Understanding Alzheimer's Disease in the Context of the Aging

Principal Investigator: Professor Svetlana Ukraintseva
Approved Research ID: 55337
Approval date: April 1st 2020

Lay summary

Alzheimer's disease (AD) is a complex health disorder, with many biological pathways involved in it. Some of these pathways can be shared between AD and physiological aging. For example, decline in brain resilience (ability to recover, e.g., after damage) is typical of both normal aging and AD; however, in AD such decline is more severe and contributes to AD pathology. The objective of this project is to significantly improve our understanding of the shared genetic mechanisms between aging and AD, and as result suggest new genetic targets for AD prevention/treatment. To fulfil this objective, we will analyze data that have been collected in several large human studies of aging and health, including the UK Biobank containing rich genetic and phenotypic information on thousands of individuals with AD and related traits.
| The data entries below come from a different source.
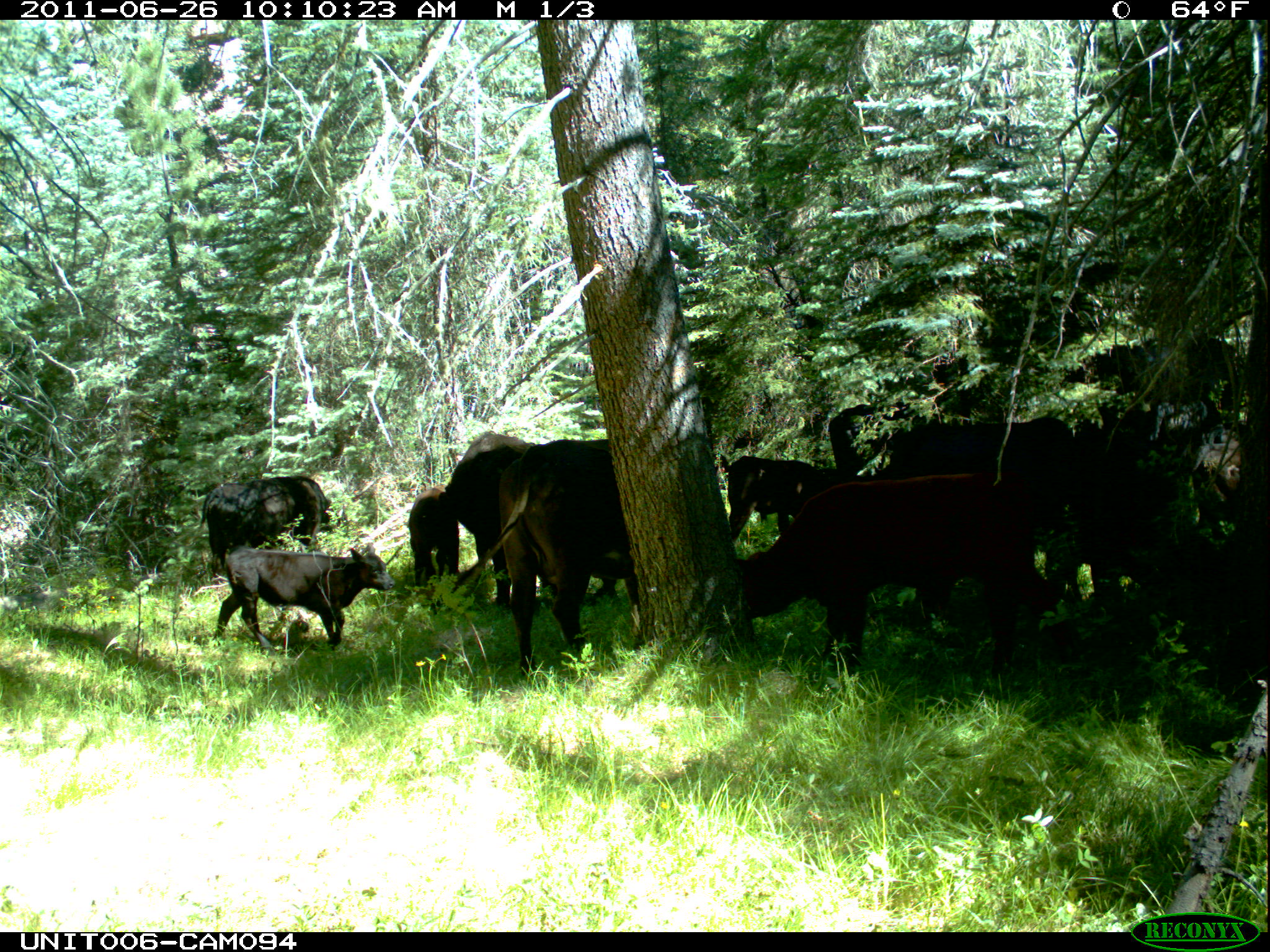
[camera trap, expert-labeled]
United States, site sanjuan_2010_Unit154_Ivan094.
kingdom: Animalia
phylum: Chordata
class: Mammalia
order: Artiodactyla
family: Bovidae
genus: Bos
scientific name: Bos taurus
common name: domestic cow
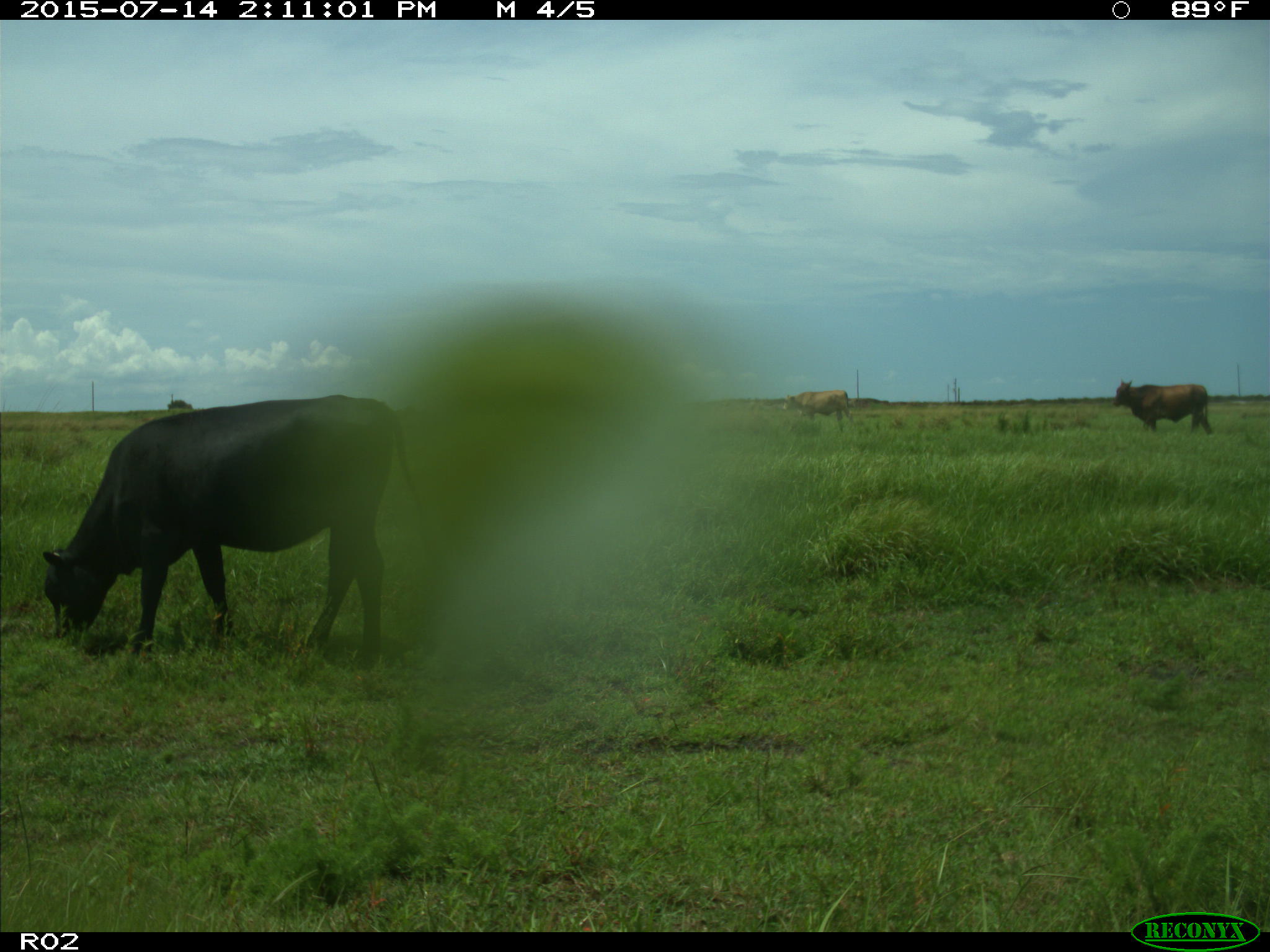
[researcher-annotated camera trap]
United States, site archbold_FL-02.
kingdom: Animalia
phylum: Chordata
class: Mammalia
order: Artiodactyla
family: Bovidae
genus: Bos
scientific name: Bos taurus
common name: domestic cow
Bos taurus (domestic cow).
The following Aims will be addressed: In Aim 1, we will select genetic variants associated with both AD and aging-related traits and estimate their collective effects on AD risk and survival. We will also describe biological pathways enriched for respective genes and suggest mechanisms connecting these pathways with AD. In Aim 2, we will focus on candidate genes representing the aging-related pathways involved in resilience, and estimate their joint influence on AD risk and survival, to find combinations of the genes that show protective effects against AD, and may also oppose the aging-related decline in brain resilience to damage. In Aim 3, we will further validate the findings of Aims 1-2 using biomarkers of AD pathology available in data, and explore causal relationships between selected genes and AD traits, using Mendelian Randomization and related approaches, to get deeper insights into biological mechanisms of the observed genetic associations. Results of this study will significantly improve our understanding of the etiology of AD and common genetic factors involved in AD and physiological aging, and will help find new genetic targets for personalized prevention of AD and interventions into the brain aging.